>> Begin
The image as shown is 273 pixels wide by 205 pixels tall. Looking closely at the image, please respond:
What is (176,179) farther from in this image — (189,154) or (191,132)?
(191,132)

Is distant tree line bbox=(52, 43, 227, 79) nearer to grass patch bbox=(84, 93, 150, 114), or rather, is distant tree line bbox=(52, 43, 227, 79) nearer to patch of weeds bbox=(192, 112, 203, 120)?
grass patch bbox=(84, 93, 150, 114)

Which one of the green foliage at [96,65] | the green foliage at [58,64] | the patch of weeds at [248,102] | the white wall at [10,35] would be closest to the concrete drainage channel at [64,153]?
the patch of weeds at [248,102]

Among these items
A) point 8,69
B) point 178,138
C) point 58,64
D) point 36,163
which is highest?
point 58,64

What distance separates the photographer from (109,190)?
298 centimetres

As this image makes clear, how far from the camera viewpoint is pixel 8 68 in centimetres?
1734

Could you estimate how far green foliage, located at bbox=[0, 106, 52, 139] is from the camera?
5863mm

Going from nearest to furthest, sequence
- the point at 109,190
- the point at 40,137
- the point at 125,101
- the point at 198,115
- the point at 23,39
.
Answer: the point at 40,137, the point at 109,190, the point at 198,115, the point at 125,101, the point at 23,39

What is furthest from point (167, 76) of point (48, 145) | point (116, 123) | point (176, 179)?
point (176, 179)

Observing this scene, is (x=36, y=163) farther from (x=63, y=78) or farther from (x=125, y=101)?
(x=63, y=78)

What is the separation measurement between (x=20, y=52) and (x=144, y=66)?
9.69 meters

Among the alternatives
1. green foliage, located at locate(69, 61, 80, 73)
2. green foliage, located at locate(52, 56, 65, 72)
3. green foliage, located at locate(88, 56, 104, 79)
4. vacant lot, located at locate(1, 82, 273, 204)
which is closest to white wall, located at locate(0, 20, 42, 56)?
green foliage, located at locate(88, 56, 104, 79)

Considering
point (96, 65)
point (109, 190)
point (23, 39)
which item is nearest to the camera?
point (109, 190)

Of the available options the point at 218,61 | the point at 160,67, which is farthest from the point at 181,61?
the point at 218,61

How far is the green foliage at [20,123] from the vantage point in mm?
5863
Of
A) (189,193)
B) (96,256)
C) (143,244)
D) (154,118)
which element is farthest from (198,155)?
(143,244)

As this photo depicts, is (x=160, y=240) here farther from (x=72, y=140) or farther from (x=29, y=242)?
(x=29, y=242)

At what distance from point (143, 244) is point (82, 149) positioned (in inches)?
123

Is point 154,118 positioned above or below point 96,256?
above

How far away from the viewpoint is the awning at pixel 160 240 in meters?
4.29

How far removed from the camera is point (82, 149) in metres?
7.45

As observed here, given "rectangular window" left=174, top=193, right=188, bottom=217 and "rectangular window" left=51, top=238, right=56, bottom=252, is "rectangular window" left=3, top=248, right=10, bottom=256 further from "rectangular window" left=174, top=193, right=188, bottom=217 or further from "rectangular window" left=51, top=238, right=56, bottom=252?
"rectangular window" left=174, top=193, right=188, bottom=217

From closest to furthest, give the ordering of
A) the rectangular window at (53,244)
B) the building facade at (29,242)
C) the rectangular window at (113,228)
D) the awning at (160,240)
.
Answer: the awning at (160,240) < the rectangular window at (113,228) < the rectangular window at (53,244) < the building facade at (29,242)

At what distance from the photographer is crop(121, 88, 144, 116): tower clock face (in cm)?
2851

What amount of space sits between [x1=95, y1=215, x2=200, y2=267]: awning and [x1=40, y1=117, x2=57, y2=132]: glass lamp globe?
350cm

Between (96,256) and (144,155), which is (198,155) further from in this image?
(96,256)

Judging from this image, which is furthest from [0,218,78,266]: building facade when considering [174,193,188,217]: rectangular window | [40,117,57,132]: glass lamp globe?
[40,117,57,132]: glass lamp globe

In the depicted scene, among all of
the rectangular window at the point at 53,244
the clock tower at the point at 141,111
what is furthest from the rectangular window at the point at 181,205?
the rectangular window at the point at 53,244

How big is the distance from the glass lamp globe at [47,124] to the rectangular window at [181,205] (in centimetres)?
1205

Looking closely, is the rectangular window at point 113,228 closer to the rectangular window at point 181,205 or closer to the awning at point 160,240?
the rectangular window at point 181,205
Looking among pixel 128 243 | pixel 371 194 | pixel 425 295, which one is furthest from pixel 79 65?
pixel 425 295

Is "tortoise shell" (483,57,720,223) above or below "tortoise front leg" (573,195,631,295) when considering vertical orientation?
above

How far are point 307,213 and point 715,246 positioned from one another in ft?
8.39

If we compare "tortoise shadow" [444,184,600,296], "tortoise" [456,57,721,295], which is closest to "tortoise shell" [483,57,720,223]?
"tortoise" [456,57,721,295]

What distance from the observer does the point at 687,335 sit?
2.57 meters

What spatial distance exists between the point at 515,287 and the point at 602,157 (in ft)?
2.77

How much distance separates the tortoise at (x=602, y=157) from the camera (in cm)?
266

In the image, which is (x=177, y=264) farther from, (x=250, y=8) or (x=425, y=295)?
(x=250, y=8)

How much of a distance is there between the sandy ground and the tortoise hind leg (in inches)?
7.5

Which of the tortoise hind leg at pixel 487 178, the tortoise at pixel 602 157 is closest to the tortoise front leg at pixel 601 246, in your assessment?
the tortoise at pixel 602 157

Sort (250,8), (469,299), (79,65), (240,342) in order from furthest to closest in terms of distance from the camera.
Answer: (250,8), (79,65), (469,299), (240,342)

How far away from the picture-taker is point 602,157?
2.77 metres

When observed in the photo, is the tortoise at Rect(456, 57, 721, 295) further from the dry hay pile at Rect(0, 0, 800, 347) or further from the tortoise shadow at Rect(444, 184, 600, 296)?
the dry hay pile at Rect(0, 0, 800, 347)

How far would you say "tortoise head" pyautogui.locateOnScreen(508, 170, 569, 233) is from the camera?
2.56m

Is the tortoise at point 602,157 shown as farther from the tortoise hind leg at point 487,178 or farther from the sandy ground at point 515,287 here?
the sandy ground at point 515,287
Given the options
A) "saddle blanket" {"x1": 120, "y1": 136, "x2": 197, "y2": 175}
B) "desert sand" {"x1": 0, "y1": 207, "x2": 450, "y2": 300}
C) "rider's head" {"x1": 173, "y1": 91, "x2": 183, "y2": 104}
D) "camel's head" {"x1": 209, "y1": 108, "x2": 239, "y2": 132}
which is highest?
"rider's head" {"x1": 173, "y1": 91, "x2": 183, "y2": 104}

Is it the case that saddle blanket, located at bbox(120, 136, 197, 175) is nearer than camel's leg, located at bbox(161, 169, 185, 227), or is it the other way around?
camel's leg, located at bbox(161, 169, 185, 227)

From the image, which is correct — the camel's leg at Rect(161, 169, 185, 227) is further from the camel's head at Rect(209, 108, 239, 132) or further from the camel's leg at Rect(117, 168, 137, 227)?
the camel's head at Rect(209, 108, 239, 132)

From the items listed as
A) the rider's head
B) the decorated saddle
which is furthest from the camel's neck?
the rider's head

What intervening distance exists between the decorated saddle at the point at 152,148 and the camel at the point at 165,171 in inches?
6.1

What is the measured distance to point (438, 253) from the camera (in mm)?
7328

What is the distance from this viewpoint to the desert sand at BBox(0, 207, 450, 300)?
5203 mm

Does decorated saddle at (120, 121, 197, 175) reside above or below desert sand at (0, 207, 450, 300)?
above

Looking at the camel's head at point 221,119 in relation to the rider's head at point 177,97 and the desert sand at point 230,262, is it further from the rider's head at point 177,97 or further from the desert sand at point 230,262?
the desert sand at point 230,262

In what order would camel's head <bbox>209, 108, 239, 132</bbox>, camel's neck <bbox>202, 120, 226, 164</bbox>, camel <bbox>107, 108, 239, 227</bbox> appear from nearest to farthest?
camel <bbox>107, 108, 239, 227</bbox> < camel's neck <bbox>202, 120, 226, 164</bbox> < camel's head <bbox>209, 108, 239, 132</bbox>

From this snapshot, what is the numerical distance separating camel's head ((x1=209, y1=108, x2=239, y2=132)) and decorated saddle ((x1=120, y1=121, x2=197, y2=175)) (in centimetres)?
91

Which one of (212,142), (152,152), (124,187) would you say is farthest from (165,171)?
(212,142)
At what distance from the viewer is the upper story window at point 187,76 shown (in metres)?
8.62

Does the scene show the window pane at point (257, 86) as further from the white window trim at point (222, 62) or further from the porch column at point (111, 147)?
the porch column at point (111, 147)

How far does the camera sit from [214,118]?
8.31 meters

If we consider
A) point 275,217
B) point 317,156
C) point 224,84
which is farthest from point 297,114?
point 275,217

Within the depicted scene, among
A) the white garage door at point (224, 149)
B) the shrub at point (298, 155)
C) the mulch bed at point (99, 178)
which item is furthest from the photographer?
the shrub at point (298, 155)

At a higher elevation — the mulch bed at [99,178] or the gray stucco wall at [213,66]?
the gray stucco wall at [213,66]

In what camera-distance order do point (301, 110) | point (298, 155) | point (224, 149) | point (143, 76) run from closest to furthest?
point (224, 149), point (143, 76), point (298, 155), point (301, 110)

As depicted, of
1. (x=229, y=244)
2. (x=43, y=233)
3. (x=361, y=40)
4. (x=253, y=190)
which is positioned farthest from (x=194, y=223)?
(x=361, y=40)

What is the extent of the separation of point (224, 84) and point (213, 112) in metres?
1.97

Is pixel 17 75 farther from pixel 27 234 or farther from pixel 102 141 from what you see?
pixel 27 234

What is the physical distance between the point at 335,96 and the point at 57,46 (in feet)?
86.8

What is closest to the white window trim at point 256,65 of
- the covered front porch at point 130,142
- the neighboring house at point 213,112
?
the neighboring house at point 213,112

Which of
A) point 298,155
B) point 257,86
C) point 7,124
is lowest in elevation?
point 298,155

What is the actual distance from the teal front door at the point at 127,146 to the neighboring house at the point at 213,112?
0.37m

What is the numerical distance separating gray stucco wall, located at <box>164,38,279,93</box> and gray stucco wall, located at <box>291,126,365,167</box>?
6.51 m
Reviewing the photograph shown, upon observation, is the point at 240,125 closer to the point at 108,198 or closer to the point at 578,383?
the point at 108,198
>> End
# TASK BRIEF
Copy the lines starting with the one that contains "Going from nearest to furthest, sequence" and going on through the one that contains "9.69 meters", substituting "gap" for "separation measurement" and changing nothing else.

# ANSWER FOR THE TASK
Going from nearest to furthest, sequence
- the point at 109,190
- the point at 40,137
- the point at 125,101
- the point at 198,115
- the point at 23,39
.
Answer: the point at 40,137, the point at 109,190, the point at 198,115, the point at 125,101, the point at 23,39

What is furthest from point (167, 76) of point (48, 145) | point (116, 123) | point (176, 179)?
point (176, 179)

Observing this scene, is (x=36, y=163) farther from (x=63, y=78) or farther from (x=125, y=101)?
(x=63, y=78)

What is the gap between (x=20, y=52) and (x=144, y=66)?
9.69 meters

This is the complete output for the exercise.